Short task A
Find each line in the records below that contains the word "wheel", and copy those lines out. Matching is case-sensitive.

Document text
::::

Studio album by Iasos
- Released: 4 February 1983
- Genre: New-age Minimal Ambient Drone Space music
- Length: 56:00
- Label: Inter-Dimensional Music
- Producer: Iasos

Iasos chronology
| Essence of Spring (1983) | Elixir (1983) | Lazaris: A Spark Of Love (1986) |

= Elixir (Iasos album) =

Elixir (also titled Wave #2: Elixir and Elixir: The Visionary Gateway to Celestial Realms) is a studio album by new-age musician Iasos. It was released on cassette and CD on his own label Inter-Dimensional Music in February 1983. Featuring quasi-symphonic arrangements, it is one of the more positive-sounding albums by Iasos. AllMusic picked the album as an essential Iasos recording.

::::

Dataset entries
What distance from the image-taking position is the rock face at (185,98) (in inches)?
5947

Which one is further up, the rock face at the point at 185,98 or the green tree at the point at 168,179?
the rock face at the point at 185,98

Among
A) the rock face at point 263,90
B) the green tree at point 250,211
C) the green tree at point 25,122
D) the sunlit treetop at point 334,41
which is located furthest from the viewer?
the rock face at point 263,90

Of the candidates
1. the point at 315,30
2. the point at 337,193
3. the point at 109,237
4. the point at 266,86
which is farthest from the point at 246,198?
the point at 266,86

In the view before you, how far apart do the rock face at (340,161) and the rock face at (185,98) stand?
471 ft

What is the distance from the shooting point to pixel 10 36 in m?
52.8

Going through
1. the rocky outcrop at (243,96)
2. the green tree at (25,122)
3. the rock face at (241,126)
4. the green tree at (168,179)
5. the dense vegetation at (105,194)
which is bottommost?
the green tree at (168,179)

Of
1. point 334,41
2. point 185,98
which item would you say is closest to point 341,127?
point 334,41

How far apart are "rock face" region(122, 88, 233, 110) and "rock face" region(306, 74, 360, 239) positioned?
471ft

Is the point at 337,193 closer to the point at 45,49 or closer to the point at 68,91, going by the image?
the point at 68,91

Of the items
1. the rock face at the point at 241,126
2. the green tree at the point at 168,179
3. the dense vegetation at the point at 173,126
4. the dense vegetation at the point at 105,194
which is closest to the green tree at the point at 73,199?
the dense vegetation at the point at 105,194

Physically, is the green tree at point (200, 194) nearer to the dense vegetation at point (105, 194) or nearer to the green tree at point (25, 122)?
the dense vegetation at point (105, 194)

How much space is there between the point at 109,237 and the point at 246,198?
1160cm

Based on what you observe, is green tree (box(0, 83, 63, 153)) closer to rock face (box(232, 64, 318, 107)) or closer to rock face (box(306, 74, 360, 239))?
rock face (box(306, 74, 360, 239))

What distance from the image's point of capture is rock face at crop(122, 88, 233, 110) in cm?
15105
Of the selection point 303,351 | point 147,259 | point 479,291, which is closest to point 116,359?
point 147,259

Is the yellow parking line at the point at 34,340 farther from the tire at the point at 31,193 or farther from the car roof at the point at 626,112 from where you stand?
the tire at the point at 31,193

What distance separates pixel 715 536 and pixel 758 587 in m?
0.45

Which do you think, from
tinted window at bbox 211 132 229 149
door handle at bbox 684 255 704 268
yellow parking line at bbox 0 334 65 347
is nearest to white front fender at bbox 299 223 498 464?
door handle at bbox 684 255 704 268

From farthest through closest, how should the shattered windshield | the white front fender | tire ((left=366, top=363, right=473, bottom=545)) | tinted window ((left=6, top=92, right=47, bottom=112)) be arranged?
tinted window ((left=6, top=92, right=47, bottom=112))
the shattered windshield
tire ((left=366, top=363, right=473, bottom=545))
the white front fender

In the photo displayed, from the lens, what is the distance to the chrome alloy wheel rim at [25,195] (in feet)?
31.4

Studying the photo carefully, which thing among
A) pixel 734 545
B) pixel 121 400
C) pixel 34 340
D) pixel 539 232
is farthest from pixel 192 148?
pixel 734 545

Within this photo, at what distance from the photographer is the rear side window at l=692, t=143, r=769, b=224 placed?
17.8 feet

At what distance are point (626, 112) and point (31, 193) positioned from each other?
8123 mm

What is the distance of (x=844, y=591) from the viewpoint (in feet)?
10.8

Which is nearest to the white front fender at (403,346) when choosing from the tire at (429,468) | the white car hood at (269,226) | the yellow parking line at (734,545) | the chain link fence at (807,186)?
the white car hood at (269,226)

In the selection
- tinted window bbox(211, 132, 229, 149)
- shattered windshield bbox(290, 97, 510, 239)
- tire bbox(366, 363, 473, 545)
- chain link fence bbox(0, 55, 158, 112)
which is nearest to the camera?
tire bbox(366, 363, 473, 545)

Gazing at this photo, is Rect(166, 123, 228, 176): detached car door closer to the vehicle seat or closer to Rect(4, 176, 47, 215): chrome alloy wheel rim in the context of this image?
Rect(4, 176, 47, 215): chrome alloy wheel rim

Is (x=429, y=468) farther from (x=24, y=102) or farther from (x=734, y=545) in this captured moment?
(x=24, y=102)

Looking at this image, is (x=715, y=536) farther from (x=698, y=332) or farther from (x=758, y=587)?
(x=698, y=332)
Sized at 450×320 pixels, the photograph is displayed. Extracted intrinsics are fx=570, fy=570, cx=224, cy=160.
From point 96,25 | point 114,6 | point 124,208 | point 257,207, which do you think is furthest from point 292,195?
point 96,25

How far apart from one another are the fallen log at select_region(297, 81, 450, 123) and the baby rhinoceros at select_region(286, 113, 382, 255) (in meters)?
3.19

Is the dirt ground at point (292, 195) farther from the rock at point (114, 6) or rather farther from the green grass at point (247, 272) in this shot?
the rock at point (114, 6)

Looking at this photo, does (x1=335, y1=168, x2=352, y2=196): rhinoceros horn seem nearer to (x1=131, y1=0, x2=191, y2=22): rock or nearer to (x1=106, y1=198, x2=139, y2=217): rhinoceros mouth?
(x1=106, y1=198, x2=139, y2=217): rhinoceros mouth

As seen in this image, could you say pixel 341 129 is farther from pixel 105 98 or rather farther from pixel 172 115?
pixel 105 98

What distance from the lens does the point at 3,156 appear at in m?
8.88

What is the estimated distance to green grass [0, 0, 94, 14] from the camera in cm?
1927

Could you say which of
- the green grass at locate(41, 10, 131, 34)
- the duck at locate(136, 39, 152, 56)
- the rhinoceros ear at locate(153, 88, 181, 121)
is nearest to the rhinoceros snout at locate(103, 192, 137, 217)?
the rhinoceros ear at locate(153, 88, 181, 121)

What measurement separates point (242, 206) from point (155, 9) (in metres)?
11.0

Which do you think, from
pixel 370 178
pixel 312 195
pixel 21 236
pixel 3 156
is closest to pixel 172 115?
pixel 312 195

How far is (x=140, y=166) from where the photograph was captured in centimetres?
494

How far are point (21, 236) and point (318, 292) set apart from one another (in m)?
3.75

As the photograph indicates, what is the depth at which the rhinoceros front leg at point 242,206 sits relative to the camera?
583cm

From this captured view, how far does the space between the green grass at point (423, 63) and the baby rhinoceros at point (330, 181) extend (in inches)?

::::

Short task B
According to the album description above, on which label was Elixir released?

Worked solution A
In the photo displayed, from the lens, what is the distance to the chrome alloy wheel rim at [25,195] (in feet)?
Gazing at this photo, is Rect(166, 123, 228, 176): detached car door closer to the vehicle seat or closer to Rect(4, 176, 47, 215): chrome alloy wheel rim in the context of this image?
Rect(4, 176, 47, 215): chrome alloy wheel rim

Worked solution B
Inter-Dimensional Music, Iasos's own label.